Para o parlamentar, a iniciativa é necessária para que seja discutido com o Governo do Estado e demais autoridades, os problemas relacionados à segurança de fronteiras, tendo em vista, o abandono da fronteira Brasil/Bolívia. Por causa da fragilidade na fiscalização, a fronteira passou a ser um acesso fácil para o tráfico de drogas e o contrabando entre os dois países.

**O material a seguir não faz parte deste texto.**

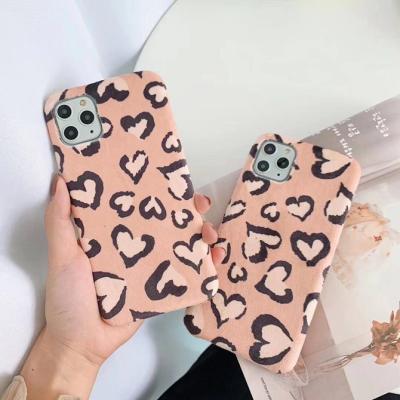 China Leopard Print Fur Case Shock Resistant Case For iPhone 11 Pro XR Max X XS 8 7 Max Plus 6 6S 6Plus Fashion Fuzzy Plush Hair Skin Cover Warm for sale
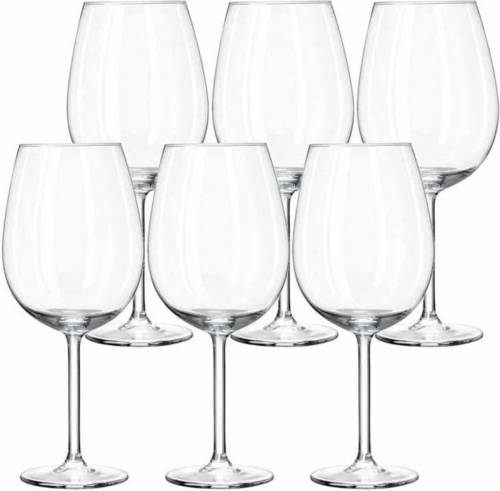 Royal Leerdam 6x Luxe wijnglazen 330 ml Plaza - 33 cl - Wijn drinken - Wijnglazen van glas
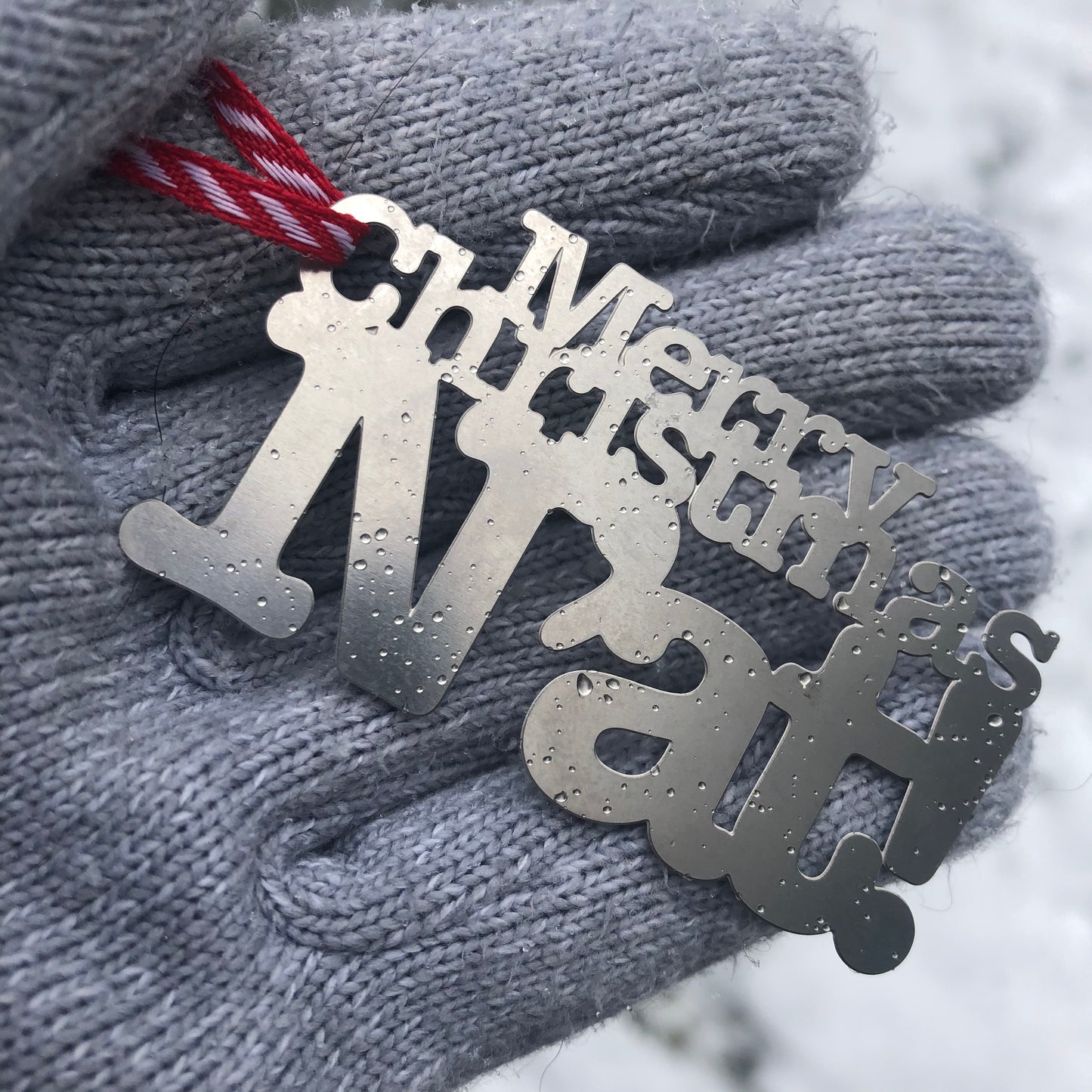 Pittsburghese Ornament | Merry Christmas N'at!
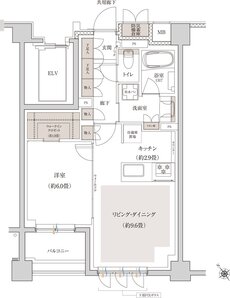 ブランシエラ横浜蒔田 間取り Eタイプ
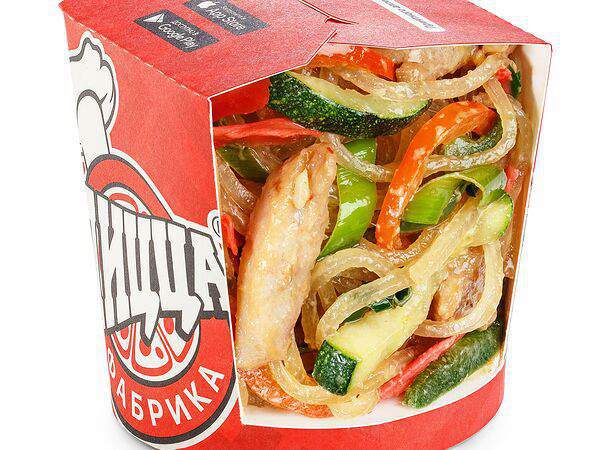ПиццаФабрика - Харусаме с курицей и имбирем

“Nada está sendo feito para que se modifique esse panorama. Com isso, esse pedaço do Brasil Amazônico virou um território onde a lei é exercida de forma precária tanto em Guajará-Mirim, em Rondônia e como em Guayaramirim, na Bolívia, separados apenas pelo rio Mamoré”, declarou o deputado.

A extensão da fronteira entre Rondônia (Brasil) e a Bolívia é de 1.342 quilômetros. Dentro dessa faixa de fronteira estão localizados os municípios rondonienses de Guajará-Mirim, Nova Mamoré, Costa Marques, Alta Floresta do Oeste, São Francisco do Guaporé, Alto Alegre dos Parecis, Pimenteiras do Oeste e Cabixi.

O deputado lembra ainda que na Guayaramirim não é mais a mesma cidadezinha de alguns anos atrás, que servia de entreposto comercial entre os dois países e recebia muitos brasileiros. Atualmente, grande parte do comércio da cidade boliviana está fechado, o que facilita as atividades ilegais.

“São vários portos clandestino que funcionam deste as primeiras horas da manhã. Nesses locais se atravessa de tudo. Pelas informações temos, há falta de policiamento, fiscalização e segurança que deveriam ser garantidos pela Polícia Federal, Receita Federal e Marinha”, frisou.

Para o parlamentar, a falta desses serviços são os maiores fatores que contribuem para o aumento do contrabando, prostituição, roubos e furto, entre outros crimes, nessa faixa de fronteira. O deputado Neidson Soares revela ainda que atualmente o trabalho de fiscalização e controle nessa região é realizado apenas pelas polícias Militar e Civil, que não são responsáveis por essa atribuição.